Seventeen Years ago in every firehouse and on bumper stickers of every firefighter’s car in the Fire Department, City of New York, were the words NEVER FORGET. What does that really mean? And have we kept our promise?
After the horrific attacks of September 11th, 2001, we searched the destruction for our friends and all the innocents murdered by Islamist extremists. When we found them, we properly honored them and their families. We took care of their families the very best we could, with America and much of the world at our side mourning with us. We helped raise their children. Our intelligence community worked 24/7 to help track down the evil culprits who planned and executed this attack on America, Shanksville, the Pentagon and NYC. Our military wrought justice on our behalf and wore our fire department patches on their uniforms as they marched forward into battle and wrote the names of our FDNY, PAPD and NYPD heroes on their bombs destined for vengeance. We built amazing memorials and museums properly honoring our dead in a beautiful, poignant way. And, again, our intelligence community and our military identified, planned and executed a daring raid to kill the head of al Qaeda, ending the largest manhunt in US history.

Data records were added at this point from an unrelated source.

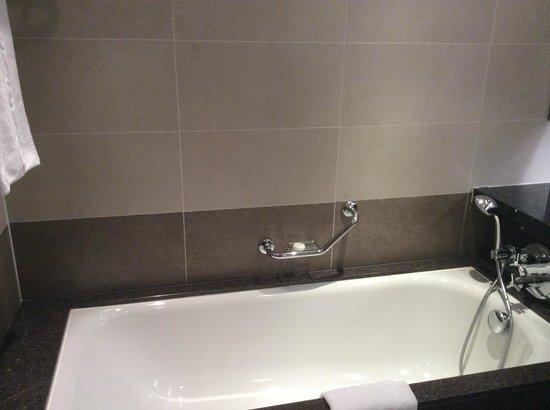 Sofitel London Heathrow: Soaking tub
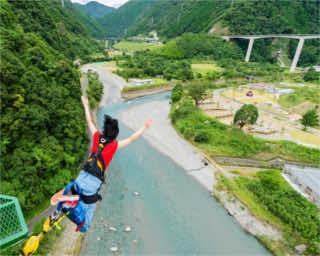 高さ66mで西日本一!大自然の絶叫アトラクション、熊本「五木バンジー」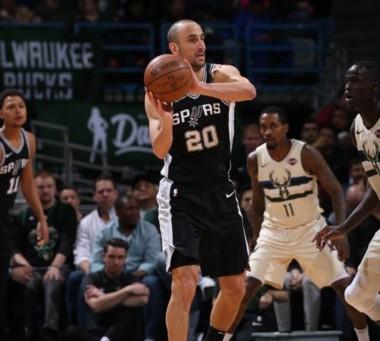 Tercera victoria en fila de los Bucks, que le cortaron la racha de 6 ganados a los Spurs de Ginóbili.
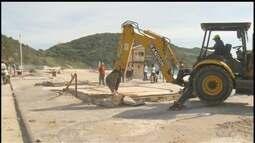 Quiosqueiros da Prainha em Arraial, RJ, vão voltar a trabalhar no local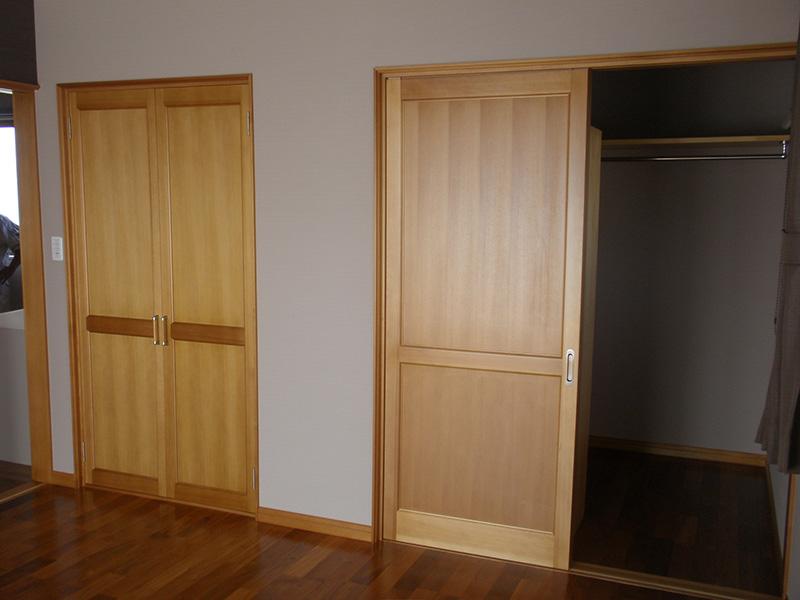 収納棚も十分な大きさが確保してあり、収納スペースには困らなそうですね!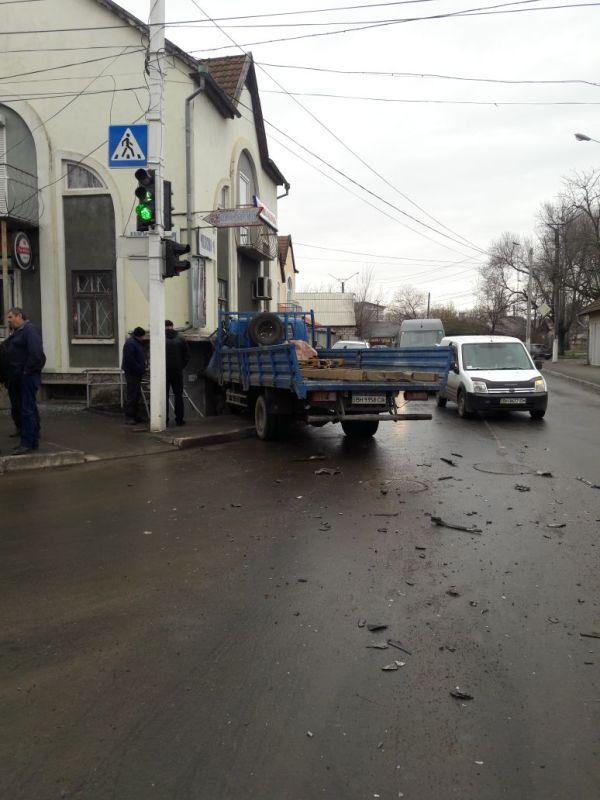 В Измаиле в результате ДТП грузовик въехал в стену здания, водителя увезли в больницу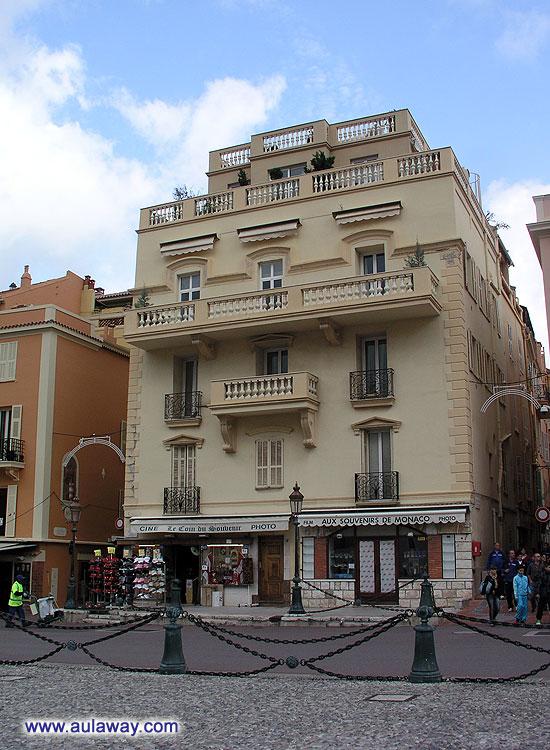 Они самые сувенирные магазинчики в Монако. С магнитиками по 5 евро и прочей китайской фигней по заоблачным ценам.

Still, there are a few milestones left for us to honor our promise as we get closer to the 17th anniversary. We continue to detain the five Islamist terrorists in Guantanamo Bay who planned the attacks and soon they will be tried in a Military Commission under the American judicial system. We must speak clearly and honestly about who did this to us, and why they did it. We must continue to honor the uniformed heroes who ran toward the danger, even while knowing they likely would not come back. The 343 FDNY heroes, the 37 Port Authority Police heroes, the 23 NYPD heroes, the 8 EMT/Paramedics heroes. Also, the New York State Court Officers, the fire patrolman, the Secret Service agent and the just-retired FBI agent who rushed to help. And the 24-year-old civilian trader Welles Crowther who, after the south tower was attacked, changed into Superman putting a red bandanna around his face, used his training as a volunteer firefighter and saved dozens of people by directing them to the only stairwell viable for escape.
Indeed, there were many heroes on that day who were just good human beings who chose to help their fellow human beings in need. On that terrible day 17 years ago and since then, good has outweighed evil by a mile. That may be the most important milestone to Never Forget.